Improving model robustness to drought stress by constraining plant hydraulics with complementary in situ measurements

Droughts threaten ecosystems worldwide and are projected to occur more frequently and with greater intensity in the future. Accurately projecting ecosystem responses to these climate extremes relies on vegetation models. While process-based models are evolving fast and many models now represent plant hydraulic processes, including these mechanisms often comes at the cost of an increase in the number of difficult-to-constraint model parameters. Concurrently, recent experimental advances open a new avenue for parameter constraining, by providing high-temporal resolution data on plant hydraulic variables, for example continuous in situ measurements of water potential and sap flux. However, much of this novel data has not yet been considered by vegetation models.

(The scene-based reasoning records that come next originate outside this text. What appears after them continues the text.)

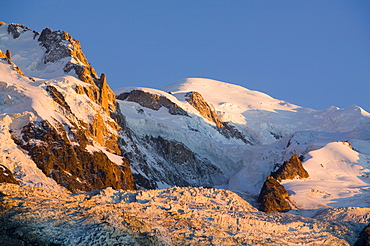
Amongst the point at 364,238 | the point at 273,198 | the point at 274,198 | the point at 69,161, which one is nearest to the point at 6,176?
the point at 69,161

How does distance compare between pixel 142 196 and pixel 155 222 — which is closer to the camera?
pixel 155 222

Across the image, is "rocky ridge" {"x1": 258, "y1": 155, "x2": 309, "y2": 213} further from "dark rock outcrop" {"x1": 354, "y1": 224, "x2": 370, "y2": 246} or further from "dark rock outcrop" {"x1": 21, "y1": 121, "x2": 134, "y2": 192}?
"dark rock outcrop" {"x1": 354, "y1": 224, "x2": 370, "y2": 246}

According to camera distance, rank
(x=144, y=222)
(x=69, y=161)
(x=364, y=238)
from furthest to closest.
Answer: (x=69, y=161)
(x=364, y=238)
(x=144, y=222)

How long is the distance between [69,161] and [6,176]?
34.3 metres

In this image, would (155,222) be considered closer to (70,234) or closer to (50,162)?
(70,234)

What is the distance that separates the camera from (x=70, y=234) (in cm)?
9106

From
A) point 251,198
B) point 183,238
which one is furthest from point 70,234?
point 251,198

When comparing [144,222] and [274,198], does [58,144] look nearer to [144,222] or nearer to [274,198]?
[274,198]

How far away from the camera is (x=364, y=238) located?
113812 millimetres

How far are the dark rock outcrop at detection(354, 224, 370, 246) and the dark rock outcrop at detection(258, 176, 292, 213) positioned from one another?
60.9 meters

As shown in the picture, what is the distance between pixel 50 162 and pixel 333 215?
54440mm

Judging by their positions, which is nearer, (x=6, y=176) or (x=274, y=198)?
(x=6, y=176)

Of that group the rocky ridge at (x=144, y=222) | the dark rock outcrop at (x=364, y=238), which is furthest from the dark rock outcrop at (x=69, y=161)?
the dark rock outcrop at (x=364, y=238)

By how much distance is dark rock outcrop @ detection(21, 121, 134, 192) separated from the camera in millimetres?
169275
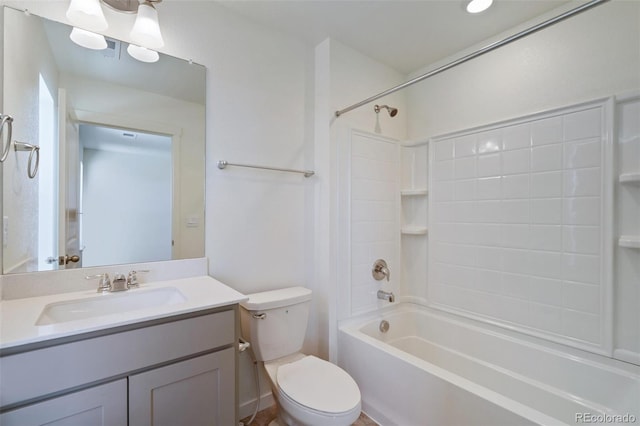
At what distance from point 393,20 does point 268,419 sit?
8.56 ft

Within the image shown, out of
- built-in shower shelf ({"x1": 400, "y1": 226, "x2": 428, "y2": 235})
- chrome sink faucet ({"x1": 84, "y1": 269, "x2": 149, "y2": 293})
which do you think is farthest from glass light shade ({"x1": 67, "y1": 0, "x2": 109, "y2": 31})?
built-in shower shelf ({"x1": 400, "y1": 226, "x2": 428, "y2": 235})

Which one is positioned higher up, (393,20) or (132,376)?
(393,20)

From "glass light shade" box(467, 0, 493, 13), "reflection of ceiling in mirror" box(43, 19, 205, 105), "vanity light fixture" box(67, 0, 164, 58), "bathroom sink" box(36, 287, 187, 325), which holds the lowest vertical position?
"bathroom sink" box(36, 287, 187, 325)

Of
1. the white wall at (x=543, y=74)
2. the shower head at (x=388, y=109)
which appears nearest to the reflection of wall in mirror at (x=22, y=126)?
the shower head at (x=388, y=109)

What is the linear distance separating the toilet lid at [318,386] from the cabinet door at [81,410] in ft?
2.28

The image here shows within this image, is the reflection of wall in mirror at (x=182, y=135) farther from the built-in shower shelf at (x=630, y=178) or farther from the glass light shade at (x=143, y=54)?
the built-in shower shelf at (x=630, y=178)

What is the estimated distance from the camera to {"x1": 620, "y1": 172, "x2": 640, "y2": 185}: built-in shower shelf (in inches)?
53.0

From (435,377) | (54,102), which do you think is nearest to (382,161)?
(435,377)

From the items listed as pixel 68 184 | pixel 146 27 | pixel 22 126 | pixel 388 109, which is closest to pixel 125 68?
pixel 146 27

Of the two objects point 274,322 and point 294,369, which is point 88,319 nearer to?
point 274,322

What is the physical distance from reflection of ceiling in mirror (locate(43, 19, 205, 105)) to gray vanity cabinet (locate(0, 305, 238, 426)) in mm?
1198

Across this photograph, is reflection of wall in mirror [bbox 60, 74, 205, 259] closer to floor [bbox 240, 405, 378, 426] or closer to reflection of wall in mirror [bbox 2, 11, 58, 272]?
reflection of wall in mirror [bbox 2, 11, 58, 272]

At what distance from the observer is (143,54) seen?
4.81ft

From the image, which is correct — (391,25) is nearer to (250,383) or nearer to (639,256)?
(639,256)
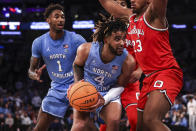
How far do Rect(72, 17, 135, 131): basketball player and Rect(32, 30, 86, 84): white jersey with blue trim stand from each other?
2.79 ft

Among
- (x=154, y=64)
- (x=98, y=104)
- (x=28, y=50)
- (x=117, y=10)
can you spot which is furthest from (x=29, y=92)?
(x=154, y=64)

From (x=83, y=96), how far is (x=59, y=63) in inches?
58.1

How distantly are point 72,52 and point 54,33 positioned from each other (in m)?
0.45

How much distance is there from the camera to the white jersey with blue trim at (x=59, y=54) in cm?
507

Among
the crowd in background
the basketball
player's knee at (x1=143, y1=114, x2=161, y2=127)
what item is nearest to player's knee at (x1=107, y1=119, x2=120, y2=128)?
the basketball

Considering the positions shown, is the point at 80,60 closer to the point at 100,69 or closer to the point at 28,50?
the point at 100,69

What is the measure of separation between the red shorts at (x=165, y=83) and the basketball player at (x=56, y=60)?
60.5 inches

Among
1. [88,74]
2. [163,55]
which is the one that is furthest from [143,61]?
[88,74]

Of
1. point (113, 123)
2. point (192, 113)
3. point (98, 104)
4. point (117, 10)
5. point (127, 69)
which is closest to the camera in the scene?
point (98, 104)

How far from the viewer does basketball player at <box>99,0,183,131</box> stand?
11.7 ft

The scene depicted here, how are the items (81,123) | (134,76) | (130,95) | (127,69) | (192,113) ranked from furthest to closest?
(192,113) → (130,95) → (134,76) → (127,69) → (81,123)

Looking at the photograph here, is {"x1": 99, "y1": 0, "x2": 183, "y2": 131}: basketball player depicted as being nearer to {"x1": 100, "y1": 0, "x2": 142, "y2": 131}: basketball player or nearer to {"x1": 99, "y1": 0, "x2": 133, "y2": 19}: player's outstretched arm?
{"x1": 100, "y1": 0, "x2": 142, "y2": 131}: basketball player

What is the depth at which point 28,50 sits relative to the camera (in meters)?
19.5

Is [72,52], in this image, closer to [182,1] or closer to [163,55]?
[163,55]
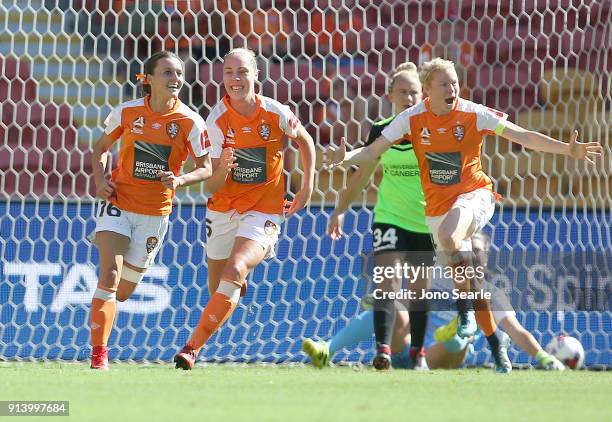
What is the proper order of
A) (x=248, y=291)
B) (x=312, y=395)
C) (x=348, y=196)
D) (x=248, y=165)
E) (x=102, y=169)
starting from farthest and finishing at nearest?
(x=248, y=291) → (x=348, y=196) → (x=248, y=165) → (x=102, y=169) → (x=312, y=395)

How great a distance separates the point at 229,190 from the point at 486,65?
11.0ft

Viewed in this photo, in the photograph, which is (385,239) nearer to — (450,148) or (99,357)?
(450,148)

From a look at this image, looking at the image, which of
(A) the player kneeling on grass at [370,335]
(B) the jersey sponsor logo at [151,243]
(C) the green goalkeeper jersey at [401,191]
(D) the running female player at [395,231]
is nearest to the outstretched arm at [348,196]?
(D) the running female player at [395,231]

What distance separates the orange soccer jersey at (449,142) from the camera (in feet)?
20.5

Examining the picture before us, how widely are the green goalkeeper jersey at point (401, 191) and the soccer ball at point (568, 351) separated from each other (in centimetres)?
108

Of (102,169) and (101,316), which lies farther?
(102,169)

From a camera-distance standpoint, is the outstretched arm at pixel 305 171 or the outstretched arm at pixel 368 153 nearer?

Here, we utilize a rare, comprehensive time-series of data obtained in the Hainich experimental forest, specifically high-temporal resolution datasets of (1) sap flux, (2) stem water potential, (3) Net Ecosystem Exchange (NEE), and (4) Evapotranspiration (ET). With this data spanning both the water and carbon axes of plant function, we constrain the terrestrial biosphere model QUINCY and the latest development of its plant hydraulic architecture. We find that integrating such complementary experimental data yields three key outcomes. First, it evaluates the physical representation of plant hydraulic theory within the model. Second, it results in tighter constraints on plant-hydraulic parameters. High-temporal resolution water potential and sap flow data are vital here, as they resolve the diurnal lags necessary to identify capacitance parameters that remain unidentifiable under daily or weekly sampling. By capturing these fast-response dynamics, the model not only narrows parameter uncertainty but also reveals critical functional interdependencies and correlations that define plant hydraulic strategy. Third, these constraints yield more robust projections by significantly reducing the variability in simulated stocks and fluxes under future climate scenarios. We conclude that the growing availability of continuous data from novel physiological sensors is essential to constrain and build trust in increasingly complex vegetation models, as demonstrated here for plant hydraulics.